--- START ---

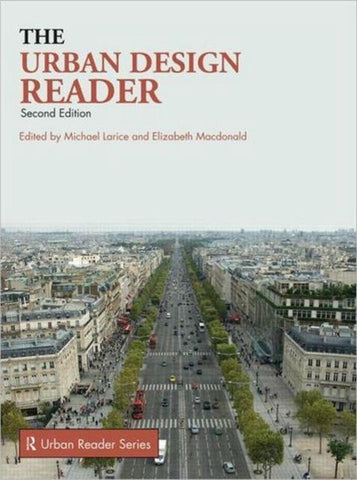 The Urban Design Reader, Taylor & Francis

--- END ---
--- START ---

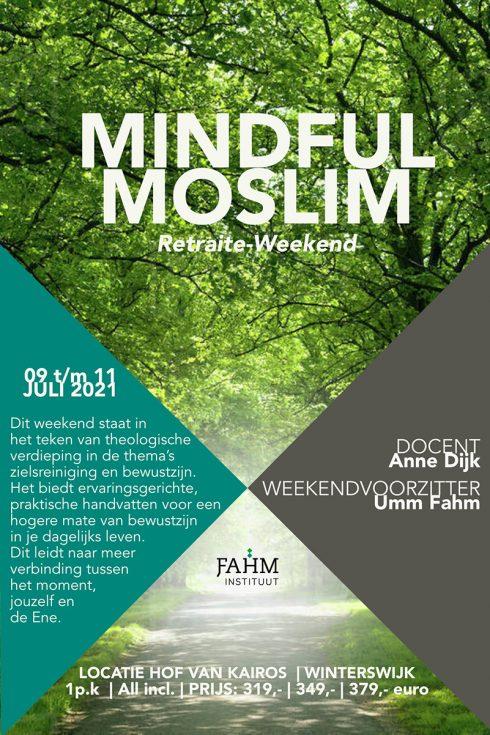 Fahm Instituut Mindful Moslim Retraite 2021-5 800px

--- END ---
--- START ---

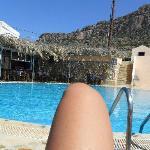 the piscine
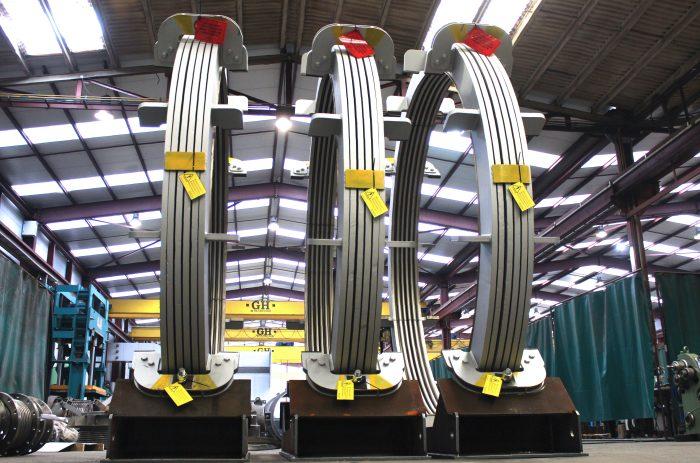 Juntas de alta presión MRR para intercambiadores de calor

--- END ---

WHAT YOU SHOULD DO -
Could you output exactly the lines above, from the line with "the piscine" up to and including the line with "Juntas de alta", and nothing else, skipping the pictures?

SOLUTION TO THE EXERCISE -
 the piscine
 Juntas de alta presión MRR para intercambiadores de calor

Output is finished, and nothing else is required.